▶ [EXPLOITER LES INFORMATIONS]
1: D'après le texte sur les fleuristes de Limoges, quelle boutique Virginie gère-t-elle ?
2: Reproduisez le passage du texte sur les fleuristes de Limoges qui s'ouvre sur les mots contenant « Dans ce contexte » et se ferme sur « être promulgué prochainement. ».
======== TEXTE CHOISI ========
Alors que le 1er mai s'annonce comme un jour crucial pour le commerce local, les fleuristes de Limoges tirent la sonnette d'alarme. Grâce à une dérogation du ministre Sébastien Lecornu, les artisans, y compris boulangers et fleuristes, peuvent ouvrir leurs portes. Toutefois, la question du contrôle reste en suspens, comme l'indique Jean-Pierre Farandou, ministre du Travail, qui appelle ses agents à faire preuve "d'intelligence collective" sans consignes spécifiques.
Dans ce contexte incertain, Virginie, gérante de la boutique Corolle, a ouvert son magasin, mais son employée reste inquiète face à la menace d'un éventuel contrôle. Pour l'heure, aucune fleuriste n'a encore été inspectée un 1er mai, mais le flou juridique subsiste alors qu'un nouveau texte pourrait être promulgué prochainement.
======== MATÉRIEL FOURNI ========
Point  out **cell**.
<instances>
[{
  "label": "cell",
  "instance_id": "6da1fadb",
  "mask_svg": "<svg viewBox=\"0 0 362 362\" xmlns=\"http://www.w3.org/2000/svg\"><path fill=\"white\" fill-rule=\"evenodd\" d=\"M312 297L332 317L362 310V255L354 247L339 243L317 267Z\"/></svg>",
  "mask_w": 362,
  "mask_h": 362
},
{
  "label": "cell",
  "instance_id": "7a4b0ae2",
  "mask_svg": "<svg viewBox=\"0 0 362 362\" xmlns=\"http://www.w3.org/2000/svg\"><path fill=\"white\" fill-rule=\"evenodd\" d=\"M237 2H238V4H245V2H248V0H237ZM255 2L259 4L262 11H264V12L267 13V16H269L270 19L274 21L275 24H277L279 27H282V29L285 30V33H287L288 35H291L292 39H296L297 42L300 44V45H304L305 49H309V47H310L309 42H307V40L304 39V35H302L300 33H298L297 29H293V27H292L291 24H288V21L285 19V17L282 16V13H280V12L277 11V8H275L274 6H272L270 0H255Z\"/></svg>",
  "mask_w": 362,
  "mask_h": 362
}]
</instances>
========
▶ [LISTE DES CORRIGÉS]
1: Virginie gère la boutique Corolle.

2:
Dans ce contexte incertain, Virginie, gérante de la boutique Corolle, a ouvert son magasin, mais son employée reste inquiète face à la menace d'un éventuel contrôle. Pour l'heure, aucune fleuriste n'a encore été inspectée un 1er mai, mais le flou juridique subsiste alors qu'un nouveau texte pourrait être promulgué prochainement.